Fischer, first appointed in 2008 and already twice retained by voters, will be on the bench until 2034. That leaves Gooch and Broniec facing heat from the exact people fired up to go to the polls to vote for Amendment 3.

Why It Matters: Since its inception in the 1940s, the Missouri Plan for selecting judges has been seen as an effective way to minimize the influence of partisan politics on the judiciary, even while giving voters a say, and the plan has been adopted and adapted by many other states. However, the voters’ actual influence is debatable: In the history of the Missouri Plan, no state supreme court judge or even appellate judge has ever not been retained. 

At the same time, the system has traditionally been seen as a bulwark keeping the state’s judiciary centrist. That’s happened to some extent in recent years even as Missouri leadership moves ever rightward: Judges currently on the court date all the way back to Democratic Governor Bob Holden, who like his successors Matt Blunt, Jay Nixon, and Eric Greitens accounts for a single current judge. (If Gooch and Broniec are retained by voters, that will mean three of the court’s seven judges are Parson appointees.) 

And so it’s ironic that, in the case of Broniec and Gooch, it’s liberals who are unhappy with the judiciary.

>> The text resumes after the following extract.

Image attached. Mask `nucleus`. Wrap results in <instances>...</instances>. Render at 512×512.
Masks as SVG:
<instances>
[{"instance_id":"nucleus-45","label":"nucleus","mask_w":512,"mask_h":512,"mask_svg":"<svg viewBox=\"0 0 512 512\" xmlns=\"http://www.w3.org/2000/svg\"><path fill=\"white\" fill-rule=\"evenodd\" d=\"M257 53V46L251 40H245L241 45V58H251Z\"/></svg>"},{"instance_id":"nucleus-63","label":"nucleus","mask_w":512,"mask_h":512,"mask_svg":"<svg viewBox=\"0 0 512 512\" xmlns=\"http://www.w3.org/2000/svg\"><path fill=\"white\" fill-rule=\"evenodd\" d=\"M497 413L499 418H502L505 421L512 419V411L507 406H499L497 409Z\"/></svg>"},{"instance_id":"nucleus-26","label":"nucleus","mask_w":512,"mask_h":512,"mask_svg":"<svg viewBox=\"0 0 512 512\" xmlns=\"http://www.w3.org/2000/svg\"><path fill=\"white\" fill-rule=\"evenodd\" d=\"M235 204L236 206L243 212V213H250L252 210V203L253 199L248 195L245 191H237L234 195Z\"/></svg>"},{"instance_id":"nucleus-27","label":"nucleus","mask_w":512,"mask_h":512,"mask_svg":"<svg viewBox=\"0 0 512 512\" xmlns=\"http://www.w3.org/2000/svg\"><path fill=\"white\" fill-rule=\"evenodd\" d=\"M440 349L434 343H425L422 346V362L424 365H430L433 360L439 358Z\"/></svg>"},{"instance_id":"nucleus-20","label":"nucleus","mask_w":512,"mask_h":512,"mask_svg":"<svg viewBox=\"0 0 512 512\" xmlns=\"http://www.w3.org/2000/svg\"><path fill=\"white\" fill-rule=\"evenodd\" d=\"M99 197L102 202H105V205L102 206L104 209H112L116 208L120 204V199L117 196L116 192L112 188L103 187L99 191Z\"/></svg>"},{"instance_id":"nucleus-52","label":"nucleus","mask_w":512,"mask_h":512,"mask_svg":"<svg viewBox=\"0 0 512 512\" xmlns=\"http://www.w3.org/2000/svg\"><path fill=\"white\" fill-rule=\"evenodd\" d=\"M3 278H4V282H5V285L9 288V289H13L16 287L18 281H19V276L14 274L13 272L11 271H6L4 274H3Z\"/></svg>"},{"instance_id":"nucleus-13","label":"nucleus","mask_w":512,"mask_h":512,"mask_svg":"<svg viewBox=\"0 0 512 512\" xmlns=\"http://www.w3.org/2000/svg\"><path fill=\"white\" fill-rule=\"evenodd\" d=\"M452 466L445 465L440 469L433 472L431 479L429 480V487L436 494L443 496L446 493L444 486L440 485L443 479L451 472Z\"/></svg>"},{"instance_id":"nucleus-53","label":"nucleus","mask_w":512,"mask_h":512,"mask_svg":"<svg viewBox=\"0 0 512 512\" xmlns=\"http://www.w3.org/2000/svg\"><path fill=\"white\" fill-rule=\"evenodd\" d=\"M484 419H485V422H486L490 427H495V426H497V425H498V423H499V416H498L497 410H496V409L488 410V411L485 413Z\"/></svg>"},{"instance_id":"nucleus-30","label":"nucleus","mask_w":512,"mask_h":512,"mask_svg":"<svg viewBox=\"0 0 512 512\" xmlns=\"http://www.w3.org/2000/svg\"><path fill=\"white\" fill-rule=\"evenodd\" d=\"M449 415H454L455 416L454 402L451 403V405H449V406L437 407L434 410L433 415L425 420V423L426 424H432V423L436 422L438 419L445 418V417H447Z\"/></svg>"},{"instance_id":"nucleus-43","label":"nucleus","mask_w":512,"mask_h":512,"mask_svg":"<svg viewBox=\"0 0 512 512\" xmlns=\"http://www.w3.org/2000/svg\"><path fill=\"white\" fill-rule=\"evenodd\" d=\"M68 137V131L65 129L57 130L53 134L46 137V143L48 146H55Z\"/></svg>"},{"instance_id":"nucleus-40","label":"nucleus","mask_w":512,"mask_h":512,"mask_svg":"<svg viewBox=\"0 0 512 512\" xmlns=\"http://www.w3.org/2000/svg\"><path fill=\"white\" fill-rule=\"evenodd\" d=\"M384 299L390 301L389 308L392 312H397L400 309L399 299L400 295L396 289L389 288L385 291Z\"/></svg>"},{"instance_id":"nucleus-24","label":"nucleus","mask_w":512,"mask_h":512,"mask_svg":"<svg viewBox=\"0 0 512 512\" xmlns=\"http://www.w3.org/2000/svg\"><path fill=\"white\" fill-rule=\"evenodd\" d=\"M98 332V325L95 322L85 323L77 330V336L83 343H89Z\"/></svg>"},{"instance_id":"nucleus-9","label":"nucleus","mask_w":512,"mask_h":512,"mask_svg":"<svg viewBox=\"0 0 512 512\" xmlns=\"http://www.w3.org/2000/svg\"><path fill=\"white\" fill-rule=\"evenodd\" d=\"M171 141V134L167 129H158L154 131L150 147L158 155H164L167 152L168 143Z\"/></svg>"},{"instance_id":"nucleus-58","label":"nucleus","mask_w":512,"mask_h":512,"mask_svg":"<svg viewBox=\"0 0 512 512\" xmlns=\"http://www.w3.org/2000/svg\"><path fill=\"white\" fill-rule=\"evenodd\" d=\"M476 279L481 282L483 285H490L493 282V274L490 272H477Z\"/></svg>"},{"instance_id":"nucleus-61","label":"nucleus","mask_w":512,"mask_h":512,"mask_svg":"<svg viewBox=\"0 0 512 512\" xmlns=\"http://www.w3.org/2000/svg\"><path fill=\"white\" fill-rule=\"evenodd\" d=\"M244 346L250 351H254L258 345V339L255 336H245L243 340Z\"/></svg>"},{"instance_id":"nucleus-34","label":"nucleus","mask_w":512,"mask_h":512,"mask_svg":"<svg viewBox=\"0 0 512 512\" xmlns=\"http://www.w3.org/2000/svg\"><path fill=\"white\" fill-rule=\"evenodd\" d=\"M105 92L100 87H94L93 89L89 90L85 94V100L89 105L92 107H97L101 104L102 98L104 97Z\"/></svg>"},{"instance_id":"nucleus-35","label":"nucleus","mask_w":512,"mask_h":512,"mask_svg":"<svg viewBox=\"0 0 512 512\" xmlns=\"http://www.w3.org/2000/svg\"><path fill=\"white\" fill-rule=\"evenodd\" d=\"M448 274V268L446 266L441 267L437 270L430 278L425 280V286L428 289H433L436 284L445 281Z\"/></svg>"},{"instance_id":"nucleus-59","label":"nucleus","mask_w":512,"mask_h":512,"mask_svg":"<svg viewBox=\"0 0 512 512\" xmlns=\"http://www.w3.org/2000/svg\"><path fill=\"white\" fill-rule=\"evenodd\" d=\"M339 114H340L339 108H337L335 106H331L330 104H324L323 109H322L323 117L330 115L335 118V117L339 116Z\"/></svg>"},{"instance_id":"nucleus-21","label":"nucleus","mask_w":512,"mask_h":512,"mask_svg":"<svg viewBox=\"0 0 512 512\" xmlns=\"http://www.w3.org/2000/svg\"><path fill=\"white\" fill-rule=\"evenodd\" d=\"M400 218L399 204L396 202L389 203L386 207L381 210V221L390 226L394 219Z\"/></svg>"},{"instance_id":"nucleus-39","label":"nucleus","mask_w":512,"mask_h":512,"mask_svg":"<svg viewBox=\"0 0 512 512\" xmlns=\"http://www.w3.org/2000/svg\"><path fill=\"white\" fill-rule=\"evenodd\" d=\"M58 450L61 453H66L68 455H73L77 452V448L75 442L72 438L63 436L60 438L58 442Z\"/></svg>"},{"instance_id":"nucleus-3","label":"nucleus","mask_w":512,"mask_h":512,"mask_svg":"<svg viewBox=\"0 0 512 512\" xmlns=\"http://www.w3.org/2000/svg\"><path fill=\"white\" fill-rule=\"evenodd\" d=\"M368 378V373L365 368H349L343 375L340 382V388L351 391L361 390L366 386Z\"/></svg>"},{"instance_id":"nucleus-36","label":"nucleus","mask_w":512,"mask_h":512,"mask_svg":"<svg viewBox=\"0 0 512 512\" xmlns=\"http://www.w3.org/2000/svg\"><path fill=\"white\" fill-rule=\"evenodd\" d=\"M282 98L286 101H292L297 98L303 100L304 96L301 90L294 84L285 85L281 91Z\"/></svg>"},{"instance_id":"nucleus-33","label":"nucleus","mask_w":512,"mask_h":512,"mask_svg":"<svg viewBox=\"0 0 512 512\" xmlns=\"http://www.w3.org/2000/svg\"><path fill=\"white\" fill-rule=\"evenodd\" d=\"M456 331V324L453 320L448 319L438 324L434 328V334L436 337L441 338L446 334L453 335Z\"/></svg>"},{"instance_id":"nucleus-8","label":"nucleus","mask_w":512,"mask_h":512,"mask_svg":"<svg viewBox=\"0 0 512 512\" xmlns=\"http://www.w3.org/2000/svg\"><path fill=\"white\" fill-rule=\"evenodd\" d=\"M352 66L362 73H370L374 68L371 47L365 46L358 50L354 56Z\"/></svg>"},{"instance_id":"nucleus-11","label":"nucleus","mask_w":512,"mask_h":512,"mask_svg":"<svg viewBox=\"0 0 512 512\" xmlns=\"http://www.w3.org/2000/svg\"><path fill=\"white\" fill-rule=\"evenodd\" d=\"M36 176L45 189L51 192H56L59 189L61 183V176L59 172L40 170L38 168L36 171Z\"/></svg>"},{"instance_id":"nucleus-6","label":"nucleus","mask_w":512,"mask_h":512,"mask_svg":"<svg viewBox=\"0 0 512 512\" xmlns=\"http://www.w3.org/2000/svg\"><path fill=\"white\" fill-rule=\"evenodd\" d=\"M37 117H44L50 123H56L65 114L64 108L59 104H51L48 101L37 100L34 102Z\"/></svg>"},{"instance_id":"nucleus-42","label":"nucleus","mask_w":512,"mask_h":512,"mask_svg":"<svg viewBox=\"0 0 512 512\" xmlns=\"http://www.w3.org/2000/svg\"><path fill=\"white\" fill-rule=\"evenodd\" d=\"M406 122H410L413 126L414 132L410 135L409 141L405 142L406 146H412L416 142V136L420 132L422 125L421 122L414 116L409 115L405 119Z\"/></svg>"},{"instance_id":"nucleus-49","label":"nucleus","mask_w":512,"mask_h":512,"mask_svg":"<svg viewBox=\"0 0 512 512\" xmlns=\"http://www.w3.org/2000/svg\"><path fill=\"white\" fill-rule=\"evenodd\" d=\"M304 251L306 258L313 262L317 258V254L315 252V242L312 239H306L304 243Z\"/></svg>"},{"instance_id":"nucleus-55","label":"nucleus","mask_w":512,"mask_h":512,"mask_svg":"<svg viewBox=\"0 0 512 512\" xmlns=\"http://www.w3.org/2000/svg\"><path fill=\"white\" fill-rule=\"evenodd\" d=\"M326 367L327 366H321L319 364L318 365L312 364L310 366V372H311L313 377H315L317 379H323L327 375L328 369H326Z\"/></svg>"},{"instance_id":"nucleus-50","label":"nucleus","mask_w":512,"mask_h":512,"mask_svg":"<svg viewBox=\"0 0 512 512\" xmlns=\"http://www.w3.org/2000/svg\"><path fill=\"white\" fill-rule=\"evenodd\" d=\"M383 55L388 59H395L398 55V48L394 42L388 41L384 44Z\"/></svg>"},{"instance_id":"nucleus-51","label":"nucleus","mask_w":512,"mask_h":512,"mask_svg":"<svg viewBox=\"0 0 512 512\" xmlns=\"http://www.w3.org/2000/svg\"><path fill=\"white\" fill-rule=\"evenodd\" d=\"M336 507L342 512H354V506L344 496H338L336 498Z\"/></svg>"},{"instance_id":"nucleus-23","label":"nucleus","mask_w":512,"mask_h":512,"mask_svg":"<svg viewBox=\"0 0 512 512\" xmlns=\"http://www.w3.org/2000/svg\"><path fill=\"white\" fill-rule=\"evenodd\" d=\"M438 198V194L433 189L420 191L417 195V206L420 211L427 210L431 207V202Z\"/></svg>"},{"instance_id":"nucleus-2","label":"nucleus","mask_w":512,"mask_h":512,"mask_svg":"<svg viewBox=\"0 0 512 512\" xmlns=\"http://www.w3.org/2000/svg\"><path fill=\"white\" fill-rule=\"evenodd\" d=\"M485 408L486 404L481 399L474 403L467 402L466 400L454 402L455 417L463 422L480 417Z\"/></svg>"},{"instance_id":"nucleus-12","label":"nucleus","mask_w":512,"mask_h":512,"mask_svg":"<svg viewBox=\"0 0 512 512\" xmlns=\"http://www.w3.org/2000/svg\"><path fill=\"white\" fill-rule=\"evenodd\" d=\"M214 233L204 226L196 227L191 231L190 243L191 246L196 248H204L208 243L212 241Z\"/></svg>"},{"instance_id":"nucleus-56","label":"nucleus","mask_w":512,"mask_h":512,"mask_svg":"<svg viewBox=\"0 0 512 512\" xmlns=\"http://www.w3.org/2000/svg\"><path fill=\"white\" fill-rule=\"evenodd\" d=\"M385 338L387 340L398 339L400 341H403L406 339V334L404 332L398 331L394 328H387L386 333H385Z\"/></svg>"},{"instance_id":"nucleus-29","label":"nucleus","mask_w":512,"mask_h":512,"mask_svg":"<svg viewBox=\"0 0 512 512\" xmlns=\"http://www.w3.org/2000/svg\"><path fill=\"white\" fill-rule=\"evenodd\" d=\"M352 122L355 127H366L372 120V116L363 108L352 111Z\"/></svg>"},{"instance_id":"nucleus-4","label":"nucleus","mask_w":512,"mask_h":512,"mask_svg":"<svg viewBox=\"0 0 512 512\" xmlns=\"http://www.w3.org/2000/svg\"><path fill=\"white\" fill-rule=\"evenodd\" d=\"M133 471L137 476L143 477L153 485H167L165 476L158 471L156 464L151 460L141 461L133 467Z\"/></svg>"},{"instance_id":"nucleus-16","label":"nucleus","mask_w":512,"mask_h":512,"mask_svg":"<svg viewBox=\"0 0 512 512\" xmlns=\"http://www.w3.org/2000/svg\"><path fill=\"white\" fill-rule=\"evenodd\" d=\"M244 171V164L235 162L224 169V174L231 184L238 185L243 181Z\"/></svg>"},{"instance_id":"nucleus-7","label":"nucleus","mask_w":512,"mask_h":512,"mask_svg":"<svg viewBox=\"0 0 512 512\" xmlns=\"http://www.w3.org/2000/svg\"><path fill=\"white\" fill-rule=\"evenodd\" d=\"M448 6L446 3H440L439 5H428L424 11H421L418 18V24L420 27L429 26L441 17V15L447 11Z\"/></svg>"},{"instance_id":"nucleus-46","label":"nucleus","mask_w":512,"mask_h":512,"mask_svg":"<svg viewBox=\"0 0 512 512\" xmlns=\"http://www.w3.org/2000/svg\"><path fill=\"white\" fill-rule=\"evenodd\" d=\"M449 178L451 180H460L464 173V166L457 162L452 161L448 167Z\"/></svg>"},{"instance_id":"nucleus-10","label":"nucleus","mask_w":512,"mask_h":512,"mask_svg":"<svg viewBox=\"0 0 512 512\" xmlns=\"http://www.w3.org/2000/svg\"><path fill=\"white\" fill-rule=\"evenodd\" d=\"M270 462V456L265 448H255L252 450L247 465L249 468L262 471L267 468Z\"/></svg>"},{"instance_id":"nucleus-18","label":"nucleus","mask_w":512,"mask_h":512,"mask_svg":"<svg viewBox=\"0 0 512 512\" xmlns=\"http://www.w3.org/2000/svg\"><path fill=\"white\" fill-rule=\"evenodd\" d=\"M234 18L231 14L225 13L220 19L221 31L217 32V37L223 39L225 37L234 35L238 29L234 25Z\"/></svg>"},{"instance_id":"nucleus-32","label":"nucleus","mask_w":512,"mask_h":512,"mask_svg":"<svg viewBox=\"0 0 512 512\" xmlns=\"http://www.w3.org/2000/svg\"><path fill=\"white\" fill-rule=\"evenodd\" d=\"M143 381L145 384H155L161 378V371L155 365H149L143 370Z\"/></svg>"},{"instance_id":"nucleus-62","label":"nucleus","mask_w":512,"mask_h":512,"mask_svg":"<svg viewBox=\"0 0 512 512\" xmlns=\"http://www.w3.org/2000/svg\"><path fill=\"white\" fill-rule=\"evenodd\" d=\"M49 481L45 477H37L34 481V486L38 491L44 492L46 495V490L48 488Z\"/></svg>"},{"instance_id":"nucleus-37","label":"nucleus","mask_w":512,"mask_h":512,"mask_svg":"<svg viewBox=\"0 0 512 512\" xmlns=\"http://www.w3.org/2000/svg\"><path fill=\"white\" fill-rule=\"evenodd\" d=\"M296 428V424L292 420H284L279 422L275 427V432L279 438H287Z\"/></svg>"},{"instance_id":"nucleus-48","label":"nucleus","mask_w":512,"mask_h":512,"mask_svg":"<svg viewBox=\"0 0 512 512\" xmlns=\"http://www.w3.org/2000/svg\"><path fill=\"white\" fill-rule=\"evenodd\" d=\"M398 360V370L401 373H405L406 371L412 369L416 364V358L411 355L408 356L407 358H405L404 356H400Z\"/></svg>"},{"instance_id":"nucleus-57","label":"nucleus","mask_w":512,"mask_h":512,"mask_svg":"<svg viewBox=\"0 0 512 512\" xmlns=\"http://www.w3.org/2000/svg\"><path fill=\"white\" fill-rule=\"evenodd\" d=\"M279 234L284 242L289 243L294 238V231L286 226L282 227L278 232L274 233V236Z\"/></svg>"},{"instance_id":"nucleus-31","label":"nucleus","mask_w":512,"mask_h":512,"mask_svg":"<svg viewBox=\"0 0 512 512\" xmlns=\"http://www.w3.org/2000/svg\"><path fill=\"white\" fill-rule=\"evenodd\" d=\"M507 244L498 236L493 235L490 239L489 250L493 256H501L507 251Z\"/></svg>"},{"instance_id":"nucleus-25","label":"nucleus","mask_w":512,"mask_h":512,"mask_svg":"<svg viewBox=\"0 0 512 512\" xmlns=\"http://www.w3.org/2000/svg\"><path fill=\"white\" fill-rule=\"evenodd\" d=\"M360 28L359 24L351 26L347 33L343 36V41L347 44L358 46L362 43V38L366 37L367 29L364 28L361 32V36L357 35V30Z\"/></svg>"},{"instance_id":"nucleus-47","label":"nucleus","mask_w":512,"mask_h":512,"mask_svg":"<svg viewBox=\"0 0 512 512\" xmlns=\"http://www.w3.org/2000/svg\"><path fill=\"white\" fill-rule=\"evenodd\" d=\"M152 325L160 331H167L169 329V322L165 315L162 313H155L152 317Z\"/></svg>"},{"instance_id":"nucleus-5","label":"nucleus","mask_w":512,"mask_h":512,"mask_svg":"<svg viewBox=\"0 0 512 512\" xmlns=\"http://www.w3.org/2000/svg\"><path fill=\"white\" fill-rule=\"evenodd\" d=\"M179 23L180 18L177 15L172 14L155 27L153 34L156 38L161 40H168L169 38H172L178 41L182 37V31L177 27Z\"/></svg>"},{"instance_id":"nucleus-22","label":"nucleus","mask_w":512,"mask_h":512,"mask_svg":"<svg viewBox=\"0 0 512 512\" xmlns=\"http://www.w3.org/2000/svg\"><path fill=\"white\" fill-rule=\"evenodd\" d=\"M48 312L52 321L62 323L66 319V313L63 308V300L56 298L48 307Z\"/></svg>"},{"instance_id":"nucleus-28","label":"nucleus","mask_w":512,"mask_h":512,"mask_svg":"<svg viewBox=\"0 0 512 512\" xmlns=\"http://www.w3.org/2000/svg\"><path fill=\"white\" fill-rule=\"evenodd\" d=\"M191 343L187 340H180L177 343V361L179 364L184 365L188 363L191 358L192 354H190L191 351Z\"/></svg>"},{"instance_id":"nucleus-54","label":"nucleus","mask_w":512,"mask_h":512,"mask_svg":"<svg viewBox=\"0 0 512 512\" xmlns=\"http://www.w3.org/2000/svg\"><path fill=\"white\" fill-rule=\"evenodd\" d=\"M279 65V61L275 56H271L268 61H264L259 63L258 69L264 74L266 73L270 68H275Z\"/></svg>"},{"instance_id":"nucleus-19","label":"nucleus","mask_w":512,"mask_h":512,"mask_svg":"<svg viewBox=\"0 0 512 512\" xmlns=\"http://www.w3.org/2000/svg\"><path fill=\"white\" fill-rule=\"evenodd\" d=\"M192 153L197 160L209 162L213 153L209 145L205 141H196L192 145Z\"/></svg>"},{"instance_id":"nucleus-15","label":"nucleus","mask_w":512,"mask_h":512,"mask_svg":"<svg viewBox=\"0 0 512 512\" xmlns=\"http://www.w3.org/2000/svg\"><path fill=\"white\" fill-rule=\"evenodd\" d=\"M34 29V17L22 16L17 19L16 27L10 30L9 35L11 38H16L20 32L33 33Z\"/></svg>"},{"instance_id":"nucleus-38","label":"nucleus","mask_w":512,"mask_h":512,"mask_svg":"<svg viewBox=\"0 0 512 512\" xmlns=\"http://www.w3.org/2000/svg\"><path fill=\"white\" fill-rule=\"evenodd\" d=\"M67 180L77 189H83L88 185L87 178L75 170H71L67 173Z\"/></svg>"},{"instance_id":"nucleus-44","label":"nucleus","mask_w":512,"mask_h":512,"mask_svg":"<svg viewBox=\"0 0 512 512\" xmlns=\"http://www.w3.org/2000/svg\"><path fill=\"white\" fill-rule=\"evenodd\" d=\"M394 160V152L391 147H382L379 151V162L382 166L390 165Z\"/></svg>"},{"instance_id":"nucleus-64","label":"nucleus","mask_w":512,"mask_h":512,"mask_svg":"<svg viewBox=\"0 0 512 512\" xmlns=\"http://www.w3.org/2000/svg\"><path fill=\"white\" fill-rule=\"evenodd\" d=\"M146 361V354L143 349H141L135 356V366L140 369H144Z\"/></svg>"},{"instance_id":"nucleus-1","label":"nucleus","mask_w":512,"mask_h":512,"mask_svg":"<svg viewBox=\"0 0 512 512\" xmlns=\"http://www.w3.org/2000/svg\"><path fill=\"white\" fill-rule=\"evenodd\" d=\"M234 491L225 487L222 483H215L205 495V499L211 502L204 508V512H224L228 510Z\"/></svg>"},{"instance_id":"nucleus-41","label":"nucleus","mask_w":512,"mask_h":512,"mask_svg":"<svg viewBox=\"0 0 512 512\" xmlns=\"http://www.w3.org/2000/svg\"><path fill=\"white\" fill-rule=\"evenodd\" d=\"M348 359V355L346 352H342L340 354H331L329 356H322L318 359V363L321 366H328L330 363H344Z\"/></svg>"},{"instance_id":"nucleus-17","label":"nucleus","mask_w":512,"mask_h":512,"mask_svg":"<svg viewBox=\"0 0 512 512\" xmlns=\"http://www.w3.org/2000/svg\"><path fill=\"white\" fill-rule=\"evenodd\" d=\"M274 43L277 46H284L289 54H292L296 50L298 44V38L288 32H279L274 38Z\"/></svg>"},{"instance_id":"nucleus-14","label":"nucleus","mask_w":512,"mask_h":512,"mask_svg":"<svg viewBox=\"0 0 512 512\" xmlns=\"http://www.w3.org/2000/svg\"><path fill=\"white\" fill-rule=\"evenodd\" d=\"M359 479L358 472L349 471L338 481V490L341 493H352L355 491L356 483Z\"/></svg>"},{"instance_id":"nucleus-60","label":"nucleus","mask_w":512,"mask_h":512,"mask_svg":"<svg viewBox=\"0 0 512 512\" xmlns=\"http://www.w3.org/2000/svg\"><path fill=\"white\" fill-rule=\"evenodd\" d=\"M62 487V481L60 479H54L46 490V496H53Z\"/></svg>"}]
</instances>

On more issues than not in recent years, the court has been far less conservative than other branches of government.

What’s Next: In addition to being another data point for legal scholars debating the merits of the Missouri Plan, the voters’ decision on Gooch and Broniec will also represent the power, or lack thereof, of social media in judicial elections. If the judges stay on the court, it will be yet another reminder of the truism that social media is not real life. If they get the boot, it will signal that truism is getting less true.